* **Goal**: Beginning with the line that contains "Given the list", extract each line through the end of the listing below, with no additions or omissions.

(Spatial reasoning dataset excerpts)
□ □ □ □ □ □ □

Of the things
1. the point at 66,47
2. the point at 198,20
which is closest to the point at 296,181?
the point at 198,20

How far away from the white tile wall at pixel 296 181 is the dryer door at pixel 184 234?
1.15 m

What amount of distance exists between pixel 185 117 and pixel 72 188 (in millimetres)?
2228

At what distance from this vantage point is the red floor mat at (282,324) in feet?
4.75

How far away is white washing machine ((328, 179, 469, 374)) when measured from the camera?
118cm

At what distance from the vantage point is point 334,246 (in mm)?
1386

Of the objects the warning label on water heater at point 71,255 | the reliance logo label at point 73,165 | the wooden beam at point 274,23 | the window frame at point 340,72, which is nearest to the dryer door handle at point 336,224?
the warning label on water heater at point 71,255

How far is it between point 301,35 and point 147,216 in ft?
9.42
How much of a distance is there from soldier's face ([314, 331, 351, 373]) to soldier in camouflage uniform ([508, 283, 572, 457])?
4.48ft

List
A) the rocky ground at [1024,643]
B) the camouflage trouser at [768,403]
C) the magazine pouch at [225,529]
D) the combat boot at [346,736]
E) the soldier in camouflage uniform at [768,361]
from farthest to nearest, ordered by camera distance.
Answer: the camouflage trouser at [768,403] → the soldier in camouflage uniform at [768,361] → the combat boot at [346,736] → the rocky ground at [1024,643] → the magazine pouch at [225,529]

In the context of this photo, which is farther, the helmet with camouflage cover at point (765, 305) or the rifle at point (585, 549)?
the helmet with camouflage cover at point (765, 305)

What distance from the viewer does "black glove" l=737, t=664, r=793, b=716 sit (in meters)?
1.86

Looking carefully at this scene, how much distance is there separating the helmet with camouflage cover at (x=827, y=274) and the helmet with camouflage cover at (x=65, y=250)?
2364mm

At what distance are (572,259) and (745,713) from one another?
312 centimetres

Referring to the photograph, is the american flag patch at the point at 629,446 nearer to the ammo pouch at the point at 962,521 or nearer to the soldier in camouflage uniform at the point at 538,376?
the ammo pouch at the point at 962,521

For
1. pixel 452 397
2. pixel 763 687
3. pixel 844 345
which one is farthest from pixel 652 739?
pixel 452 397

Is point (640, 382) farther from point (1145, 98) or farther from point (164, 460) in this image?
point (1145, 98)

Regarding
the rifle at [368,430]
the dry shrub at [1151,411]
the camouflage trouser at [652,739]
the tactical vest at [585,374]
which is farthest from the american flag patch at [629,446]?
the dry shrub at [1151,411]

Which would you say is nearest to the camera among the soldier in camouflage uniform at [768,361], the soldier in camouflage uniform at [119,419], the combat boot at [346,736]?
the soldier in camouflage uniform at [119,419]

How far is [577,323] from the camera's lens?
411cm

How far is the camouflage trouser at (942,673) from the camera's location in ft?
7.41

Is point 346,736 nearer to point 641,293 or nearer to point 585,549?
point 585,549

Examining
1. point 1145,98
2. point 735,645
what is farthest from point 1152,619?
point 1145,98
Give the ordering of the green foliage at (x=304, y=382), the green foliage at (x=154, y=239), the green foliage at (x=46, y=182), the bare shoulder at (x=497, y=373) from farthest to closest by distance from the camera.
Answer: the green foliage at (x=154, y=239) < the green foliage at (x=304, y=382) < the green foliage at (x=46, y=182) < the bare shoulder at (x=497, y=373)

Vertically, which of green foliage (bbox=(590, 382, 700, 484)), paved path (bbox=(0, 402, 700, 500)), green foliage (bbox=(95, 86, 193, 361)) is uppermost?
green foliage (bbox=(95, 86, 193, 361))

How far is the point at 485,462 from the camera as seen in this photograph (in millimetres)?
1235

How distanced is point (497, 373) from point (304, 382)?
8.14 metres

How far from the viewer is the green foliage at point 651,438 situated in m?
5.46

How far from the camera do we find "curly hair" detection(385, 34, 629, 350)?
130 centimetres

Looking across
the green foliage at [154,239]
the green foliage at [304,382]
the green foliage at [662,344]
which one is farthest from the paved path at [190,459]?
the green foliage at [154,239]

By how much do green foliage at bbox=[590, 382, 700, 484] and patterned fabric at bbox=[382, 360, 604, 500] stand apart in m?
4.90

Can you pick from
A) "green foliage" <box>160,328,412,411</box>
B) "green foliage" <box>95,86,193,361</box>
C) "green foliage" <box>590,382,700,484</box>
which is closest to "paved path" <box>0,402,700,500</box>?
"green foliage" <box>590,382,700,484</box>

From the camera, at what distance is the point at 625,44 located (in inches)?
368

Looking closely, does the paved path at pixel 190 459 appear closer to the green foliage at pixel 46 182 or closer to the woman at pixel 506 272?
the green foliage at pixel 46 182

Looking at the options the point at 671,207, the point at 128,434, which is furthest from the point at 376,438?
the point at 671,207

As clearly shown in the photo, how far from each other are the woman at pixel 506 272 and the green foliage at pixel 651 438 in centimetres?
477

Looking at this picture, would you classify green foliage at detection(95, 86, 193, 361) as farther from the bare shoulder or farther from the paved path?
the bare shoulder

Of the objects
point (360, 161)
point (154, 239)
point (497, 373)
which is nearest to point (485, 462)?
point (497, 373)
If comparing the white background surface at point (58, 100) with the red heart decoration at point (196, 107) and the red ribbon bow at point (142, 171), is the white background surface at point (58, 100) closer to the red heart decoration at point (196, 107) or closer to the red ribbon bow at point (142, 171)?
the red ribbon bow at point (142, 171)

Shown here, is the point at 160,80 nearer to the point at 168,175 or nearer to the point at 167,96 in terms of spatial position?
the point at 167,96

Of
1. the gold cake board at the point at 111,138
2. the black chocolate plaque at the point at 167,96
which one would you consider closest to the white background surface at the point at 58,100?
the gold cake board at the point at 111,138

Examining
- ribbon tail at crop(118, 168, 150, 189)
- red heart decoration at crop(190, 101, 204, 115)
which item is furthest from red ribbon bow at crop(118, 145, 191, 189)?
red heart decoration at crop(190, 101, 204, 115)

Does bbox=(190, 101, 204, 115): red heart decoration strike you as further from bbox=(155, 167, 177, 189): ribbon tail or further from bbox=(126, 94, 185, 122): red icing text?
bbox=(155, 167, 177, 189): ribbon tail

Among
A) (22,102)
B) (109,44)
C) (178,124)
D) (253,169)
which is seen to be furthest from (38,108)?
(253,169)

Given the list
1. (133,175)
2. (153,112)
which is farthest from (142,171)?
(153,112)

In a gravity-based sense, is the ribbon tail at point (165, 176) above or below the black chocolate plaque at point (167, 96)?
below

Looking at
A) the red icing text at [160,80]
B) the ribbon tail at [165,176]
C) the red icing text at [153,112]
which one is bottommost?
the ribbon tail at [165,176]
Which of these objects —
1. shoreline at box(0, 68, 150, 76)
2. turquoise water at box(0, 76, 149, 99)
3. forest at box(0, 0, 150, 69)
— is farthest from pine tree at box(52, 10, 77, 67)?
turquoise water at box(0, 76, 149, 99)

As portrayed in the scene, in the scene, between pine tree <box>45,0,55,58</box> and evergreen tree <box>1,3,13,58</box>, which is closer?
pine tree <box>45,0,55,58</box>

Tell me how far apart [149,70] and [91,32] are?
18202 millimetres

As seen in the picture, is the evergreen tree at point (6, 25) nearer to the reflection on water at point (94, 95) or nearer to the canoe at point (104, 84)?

□ □ □ □ □ □ □

* **Response to the task**:
Given the list
1. (133,175)
2. (153,112)
which is farthest from (142,171)?
(153,112)

In a gravity-based sense, is the ribbon tail at point (165, 176) above or below the black chocolate plaque at point (167, 96)?
below

Looking at
A) the red icing text at [160,80]
B) the ribbon tail at [165,176]
C) the red icing text at [153,112]
which one is bottommost?
the ribbon tail at [165,176]
Which of these objects —
1. shoreline at box(0, 68, 150, 76)
2. turquoise water at box(0, 76, 149, 99)
3. forest at box(0, 0, 150, 69)
— is farthest from pine tree at box(52, 10, 77, 67)?
turquoise water at box(0, 76, 149, 99)

As portrayed in the scene, in the scene, between pine tree <box>45,0,55,58</box> and evergreen tree <box>1,3,13,58</box>, which is closer?
pine tree <box>45,0,55,58</box>

Tell me how far apart [149,70] and [91,32] are?
18202 millimetres

As seen in the picture, is the evergreen tree at point (6, 25) nearer to the reflection on water at point (94, 95) or nearer to the canoe at point (104, 84)?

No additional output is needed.